Long electric waves are radiated to greater distances than shorter ones, and much depends on the syntonic system, or tuning of the instrument, so as to communicate with any selected receiver to the exclusion of all others.
An electric generator supplies the source of electricity for operating an induction coil to transform the low pressure into an alternating current of high pressure. This charges the wire suspended from a mast and the wire leading to the earth to a sufficient potential to cause the opposite charges of electricity to rush together, thus forming a spark or disruptive discharge through a small air gap; as a result high potential currents surge to and fro through the wires hundreds of thousands of times per second.
These high potential currents radiate electric waves which are propagated as light waves and spread out in every direction. It is said the whole process of transmitting and receiving wireless messages is not unlike to the emission of light and its reception by the retina of the eye.
The reception of these waves is by means of a vertical wire similar to that used in transmitting, the difference being the wires at the terminals are connected with metal filings inclosed in a small glass tube called the coherer instead of the spark gap. The electric waves impinge on the elevated wire and are converted into electric oscillations, which act on the filings, and an auxiliary circuit registers the impulses on a ribbon of paper in readable Morse dots and dashes. The higher the vertical or mast wires and the greater the number of wires, the greater the wave length and the farther the distance transmitted.

Supplied material:

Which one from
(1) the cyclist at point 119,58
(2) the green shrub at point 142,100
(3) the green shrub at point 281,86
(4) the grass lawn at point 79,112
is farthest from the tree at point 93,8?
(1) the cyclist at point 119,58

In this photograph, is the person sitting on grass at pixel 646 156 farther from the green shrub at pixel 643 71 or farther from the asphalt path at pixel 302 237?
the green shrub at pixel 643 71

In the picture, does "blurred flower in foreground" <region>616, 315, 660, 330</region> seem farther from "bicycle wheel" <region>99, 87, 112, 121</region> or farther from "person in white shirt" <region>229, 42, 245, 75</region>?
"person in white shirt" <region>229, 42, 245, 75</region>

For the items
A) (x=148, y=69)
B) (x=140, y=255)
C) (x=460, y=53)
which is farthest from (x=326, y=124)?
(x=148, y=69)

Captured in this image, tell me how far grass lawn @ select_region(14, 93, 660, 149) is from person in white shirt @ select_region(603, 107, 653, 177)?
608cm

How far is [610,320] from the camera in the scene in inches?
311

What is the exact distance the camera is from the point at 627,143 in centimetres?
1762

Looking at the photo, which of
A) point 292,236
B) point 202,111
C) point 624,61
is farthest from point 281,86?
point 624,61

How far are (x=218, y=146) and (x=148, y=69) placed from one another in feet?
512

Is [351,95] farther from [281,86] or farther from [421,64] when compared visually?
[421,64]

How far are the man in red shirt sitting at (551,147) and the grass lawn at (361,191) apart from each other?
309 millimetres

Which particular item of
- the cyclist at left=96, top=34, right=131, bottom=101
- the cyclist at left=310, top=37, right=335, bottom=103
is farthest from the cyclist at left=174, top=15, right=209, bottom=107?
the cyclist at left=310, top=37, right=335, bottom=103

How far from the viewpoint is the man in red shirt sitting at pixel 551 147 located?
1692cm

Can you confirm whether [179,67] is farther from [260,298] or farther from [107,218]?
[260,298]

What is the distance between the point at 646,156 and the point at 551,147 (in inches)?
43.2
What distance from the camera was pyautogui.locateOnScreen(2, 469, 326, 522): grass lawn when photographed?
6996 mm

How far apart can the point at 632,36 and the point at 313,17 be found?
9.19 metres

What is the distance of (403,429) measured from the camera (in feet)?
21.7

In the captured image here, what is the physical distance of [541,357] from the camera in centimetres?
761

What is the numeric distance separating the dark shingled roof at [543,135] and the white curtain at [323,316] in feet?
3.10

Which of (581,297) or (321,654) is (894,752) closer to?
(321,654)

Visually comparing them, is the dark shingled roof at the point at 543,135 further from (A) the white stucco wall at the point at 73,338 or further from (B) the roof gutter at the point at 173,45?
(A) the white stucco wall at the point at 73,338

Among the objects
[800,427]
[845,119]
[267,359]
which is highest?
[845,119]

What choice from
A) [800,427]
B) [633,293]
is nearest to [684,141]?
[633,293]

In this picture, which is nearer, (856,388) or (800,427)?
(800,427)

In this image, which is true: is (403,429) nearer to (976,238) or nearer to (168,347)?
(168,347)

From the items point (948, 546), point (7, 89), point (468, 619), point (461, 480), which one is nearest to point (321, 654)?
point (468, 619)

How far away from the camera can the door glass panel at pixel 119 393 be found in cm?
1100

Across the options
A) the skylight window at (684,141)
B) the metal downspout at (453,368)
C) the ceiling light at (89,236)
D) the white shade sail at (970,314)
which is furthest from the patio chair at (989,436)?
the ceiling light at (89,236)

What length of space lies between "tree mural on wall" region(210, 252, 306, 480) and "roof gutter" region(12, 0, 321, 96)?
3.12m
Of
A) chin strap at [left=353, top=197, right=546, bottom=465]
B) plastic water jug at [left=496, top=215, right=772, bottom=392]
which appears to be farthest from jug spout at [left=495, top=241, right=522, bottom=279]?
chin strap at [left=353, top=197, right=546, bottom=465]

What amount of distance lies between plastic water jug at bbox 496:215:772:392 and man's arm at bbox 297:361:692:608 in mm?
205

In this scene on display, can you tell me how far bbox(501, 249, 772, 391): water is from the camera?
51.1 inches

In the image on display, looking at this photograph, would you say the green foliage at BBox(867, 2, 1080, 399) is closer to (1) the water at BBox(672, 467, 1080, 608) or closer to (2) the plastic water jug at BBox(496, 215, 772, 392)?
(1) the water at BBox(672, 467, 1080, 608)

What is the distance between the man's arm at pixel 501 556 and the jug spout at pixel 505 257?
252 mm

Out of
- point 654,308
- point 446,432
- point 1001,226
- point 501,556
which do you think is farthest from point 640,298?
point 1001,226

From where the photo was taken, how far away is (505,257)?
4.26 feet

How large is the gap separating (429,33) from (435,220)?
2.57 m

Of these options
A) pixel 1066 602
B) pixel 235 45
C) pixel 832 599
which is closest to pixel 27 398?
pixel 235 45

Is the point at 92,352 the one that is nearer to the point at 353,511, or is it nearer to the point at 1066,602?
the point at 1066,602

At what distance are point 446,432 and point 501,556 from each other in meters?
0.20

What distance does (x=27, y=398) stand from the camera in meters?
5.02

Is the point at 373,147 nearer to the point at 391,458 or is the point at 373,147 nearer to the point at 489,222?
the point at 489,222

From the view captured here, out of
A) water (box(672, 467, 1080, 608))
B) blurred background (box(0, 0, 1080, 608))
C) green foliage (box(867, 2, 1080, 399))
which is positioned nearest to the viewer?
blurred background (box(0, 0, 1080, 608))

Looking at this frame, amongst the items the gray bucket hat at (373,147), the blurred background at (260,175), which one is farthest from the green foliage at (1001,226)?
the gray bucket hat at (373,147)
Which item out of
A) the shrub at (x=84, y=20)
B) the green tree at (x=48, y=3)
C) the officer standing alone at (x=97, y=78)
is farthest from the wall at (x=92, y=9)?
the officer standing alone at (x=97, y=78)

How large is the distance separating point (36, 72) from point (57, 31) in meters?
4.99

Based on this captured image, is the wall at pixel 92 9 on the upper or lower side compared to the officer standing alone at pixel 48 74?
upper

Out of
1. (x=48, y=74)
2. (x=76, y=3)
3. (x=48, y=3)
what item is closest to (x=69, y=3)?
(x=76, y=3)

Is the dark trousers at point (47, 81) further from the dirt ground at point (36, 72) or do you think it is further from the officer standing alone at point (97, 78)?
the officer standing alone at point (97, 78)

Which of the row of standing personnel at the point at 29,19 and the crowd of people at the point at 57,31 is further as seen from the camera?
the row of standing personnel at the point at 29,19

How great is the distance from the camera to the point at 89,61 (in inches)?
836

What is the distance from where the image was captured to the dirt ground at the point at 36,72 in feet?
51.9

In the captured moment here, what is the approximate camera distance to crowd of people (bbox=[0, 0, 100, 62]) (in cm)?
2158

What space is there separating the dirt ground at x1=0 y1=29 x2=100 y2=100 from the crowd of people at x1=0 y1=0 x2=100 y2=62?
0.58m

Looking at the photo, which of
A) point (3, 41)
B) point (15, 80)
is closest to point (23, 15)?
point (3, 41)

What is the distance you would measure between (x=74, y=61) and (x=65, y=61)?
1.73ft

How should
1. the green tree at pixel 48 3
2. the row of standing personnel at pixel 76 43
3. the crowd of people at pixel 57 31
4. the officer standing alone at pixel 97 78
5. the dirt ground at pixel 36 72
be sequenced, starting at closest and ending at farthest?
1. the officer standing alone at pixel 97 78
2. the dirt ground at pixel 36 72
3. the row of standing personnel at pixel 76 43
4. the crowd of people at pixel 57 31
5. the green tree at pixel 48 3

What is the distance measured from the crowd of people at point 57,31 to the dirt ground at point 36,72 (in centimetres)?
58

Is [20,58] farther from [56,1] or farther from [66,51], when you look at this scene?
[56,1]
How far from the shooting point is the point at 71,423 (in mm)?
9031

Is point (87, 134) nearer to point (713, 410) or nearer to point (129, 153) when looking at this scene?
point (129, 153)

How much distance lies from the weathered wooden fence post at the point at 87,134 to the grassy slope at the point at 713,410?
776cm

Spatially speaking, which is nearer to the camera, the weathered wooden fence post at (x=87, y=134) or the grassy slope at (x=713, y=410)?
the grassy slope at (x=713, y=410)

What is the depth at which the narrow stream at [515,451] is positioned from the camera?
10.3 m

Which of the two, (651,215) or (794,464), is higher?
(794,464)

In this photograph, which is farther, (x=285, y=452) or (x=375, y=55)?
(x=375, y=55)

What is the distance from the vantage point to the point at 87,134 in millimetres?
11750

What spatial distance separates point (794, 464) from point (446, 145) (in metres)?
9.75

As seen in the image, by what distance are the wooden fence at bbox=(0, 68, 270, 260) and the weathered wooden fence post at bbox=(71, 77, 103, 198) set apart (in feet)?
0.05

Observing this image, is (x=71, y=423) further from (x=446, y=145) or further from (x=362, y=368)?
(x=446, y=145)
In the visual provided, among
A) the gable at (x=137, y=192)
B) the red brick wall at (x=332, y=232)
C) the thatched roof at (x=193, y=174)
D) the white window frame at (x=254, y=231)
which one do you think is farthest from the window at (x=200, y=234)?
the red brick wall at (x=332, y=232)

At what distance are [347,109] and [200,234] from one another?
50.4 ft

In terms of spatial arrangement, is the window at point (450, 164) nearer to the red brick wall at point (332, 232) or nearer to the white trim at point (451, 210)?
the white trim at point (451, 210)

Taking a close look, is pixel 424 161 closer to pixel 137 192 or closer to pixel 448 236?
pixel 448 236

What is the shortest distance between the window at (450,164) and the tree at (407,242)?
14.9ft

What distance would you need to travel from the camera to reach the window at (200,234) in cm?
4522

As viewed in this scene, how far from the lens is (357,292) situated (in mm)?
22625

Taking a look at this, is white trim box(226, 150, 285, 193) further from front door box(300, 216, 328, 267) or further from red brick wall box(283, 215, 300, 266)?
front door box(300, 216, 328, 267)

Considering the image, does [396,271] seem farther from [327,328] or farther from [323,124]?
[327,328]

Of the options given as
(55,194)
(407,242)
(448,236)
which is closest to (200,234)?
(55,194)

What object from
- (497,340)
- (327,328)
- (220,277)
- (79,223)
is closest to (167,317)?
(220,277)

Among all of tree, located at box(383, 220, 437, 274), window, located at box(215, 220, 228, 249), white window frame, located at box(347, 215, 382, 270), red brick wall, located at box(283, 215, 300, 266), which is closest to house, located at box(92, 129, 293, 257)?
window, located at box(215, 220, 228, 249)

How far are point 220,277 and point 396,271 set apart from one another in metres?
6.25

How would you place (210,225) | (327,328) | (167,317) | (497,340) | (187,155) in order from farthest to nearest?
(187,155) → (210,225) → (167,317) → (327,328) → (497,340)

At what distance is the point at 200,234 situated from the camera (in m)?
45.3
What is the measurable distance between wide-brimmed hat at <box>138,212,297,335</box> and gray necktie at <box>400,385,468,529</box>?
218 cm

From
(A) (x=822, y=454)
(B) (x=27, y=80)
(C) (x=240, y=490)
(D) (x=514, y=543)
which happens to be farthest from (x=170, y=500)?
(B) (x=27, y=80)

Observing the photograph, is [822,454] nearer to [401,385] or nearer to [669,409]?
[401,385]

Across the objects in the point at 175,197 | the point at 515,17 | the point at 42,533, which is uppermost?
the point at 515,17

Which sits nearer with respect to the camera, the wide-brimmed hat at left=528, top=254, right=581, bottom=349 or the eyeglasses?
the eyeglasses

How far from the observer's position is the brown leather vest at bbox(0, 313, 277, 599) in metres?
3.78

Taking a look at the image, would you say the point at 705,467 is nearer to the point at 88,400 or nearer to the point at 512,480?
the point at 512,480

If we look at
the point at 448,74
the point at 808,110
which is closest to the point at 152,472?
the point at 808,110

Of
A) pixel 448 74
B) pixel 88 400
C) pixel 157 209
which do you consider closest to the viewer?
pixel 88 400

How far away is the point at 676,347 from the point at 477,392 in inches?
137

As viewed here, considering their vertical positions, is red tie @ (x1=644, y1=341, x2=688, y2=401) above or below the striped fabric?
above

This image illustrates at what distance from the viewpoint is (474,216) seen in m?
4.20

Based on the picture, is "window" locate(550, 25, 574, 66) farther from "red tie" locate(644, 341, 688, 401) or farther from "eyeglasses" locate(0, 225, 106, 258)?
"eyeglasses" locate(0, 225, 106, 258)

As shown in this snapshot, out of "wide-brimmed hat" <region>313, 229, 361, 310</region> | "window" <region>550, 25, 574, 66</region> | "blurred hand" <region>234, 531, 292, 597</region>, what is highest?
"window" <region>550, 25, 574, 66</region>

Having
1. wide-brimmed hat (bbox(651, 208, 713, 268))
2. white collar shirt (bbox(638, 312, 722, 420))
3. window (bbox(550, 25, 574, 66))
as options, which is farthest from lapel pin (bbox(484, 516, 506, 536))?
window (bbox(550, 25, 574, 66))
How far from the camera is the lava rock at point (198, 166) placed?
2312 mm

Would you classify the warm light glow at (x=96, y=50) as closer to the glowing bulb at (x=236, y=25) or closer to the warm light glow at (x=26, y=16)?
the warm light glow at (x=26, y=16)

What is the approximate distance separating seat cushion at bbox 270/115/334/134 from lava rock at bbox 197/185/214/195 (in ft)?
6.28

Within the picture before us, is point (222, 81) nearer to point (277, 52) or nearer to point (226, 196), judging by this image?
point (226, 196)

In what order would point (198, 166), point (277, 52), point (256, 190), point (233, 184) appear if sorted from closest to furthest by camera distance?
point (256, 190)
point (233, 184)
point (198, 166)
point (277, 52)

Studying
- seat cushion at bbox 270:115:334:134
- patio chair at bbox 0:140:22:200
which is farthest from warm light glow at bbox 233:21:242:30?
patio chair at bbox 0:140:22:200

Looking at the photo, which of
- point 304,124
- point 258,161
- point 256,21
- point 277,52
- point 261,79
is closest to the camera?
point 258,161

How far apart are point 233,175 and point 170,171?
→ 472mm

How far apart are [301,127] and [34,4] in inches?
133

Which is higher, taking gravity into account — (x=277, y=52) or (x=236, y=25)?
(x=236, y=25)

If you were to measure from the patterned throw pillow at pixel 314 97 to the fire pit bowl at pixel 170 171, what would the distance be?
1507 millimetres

Complete the following:
- 1) In the passage on wireless telegraphy, what is the small glass tube containing metal filings at the receiving end called?
- 2) Carry on the passage on wireless telegraphy from its final sentence, in the same style.

Outputs by task:
- 1) The coherer.

- 2)
Marconi in his first Atlantic tests employed kites and balloons to carry the vertical wire so that long electric waves could be obtained. Since then he has carried his wires on high masts, as at Poldhu, Glace Bay, and Wellfleet Station. The Marconi companies have equipped six stations in the United States, five in Hawaii, twenty in Great Britain, one in Belgium and one in France. There are eighteen ocean steamers, thirty-two British-men-of-war and several Italian and American warships which have Marconi installations. Marconi says: "There are thirty-five land stations, twenty-one liners and eighty-five warships equipped with Marconi apparatus. Land stations cost $1,000, and ship equipment, $700. Trans-Atlantic stations cost $100,000 each."
Wireless telegraphy is the most recent miracle of electricity, and shows it to be the cosmic energy of the universe. Science stumbled upon it. And in the same way, Sir Wm. Crookes, in a recent interview, says: "Science may some day stumble upon the soul. Men of science believe more than they can express, spiritually as well as physically." He will not prophesy, but said with ominous import: "If you had come to me a hundred years ago do you think I should have dreamed of foretelling the telephone? Why, even now I cannot understand it. I use it every day, but I don't understand it. Think of that little, stretched disk of iron at the end of a wire repeating not only sounds, but words, and with the most delicate and illusive inflections of tone which separate one human voice from another."
Mr. Peter Cooper Hewitt, says the Electrical Review, has invented a new apparatus which it is said will make a revolution in the method of sending wireless telegraph messages. The device consists of a glass globe about ten inches in diameter, having two tubes containing mercury sealed in the bottom of the vessel.
This apparatus acts, as a powerful and effective interrupter and takes the place of the spark gap now used in discharging the condensers for setting up electrical waves. It enables powerful, rapid and continuous oscillations to be set up in the antenna, or sending mast, used in transmitting wireless messages, and not only enables messages to be sent over very great distances with ease, but permits secrecy to be maintained, which heretofore has been impossible.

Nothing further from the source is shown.